Ejercicio propuesto =>
Reescribe todo el texto sobre la convivencia desde "Siendo fiel a" hasta "partenaires de turno." y cambia "templanza" por "paciencia".

Sección del documento =>
------------------------------

Una de mis más legendarias características y de la que he presumido hasta el hartazgo allá por donde he ido es la de ser una mujer 'de fácil convivencia'. Esto, vivido desde el máximo autoconvencimiento, se lo he ido vendiendo a todos los que, a lo largo de los años, han compartido techo conmigo, ya fueran compañeros de universidad, visitantes ocasionales, amantes de ida y vuelta, parejas del día a día o amigos de quita y pon.
Siendo fiel a la verdad, así fue durante muchos años, cuando _desde un candor que hoy en día me parece casi tontorrón_ ésta que os escribe no solía decir ni 'mú' ante las cafradas de los anteriormente citados, llevando al extremo eso tan cristiano y civilizado de la templanza y sublimando, para más inri, todas las rarezas de los y las partenaires de turno.
Lo bueno de vivir, además del valor de la experiencia, es que los años te van demostrando que tienes todo el derecho del mundo a decir 'digo' donde antes dijiste 'Diego', al punto de que, en la cuestión que nos ocupa, tengo que asumir que a día de hoy la convivencia conmigo es cualquier cosa menos fácil.

------------------------------

Sección de datos =>

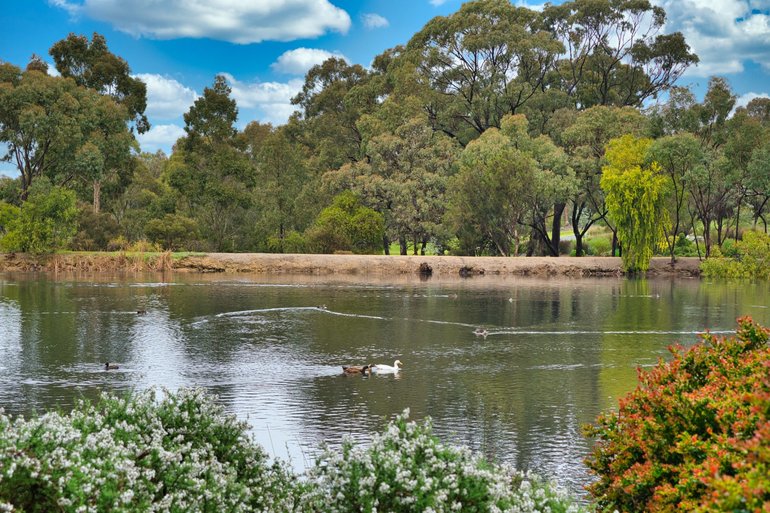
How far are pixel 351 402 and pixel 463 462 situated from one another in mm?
7740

------------------------------

Resultado del ejercicio =>
Siendo fiel a la verdad, así fue durante muchos años, cuando _desde un candor que hoy en día me parece casi tontorrón_ ésta que os escribe no solía decir ni 'mú' ante las cafradas de los anteriormente citados, llevando al extremo eso tan cristiano y civilizado de la paciencia y sublimando, para más inri, todas las rarezas de los y las partenaires de turno.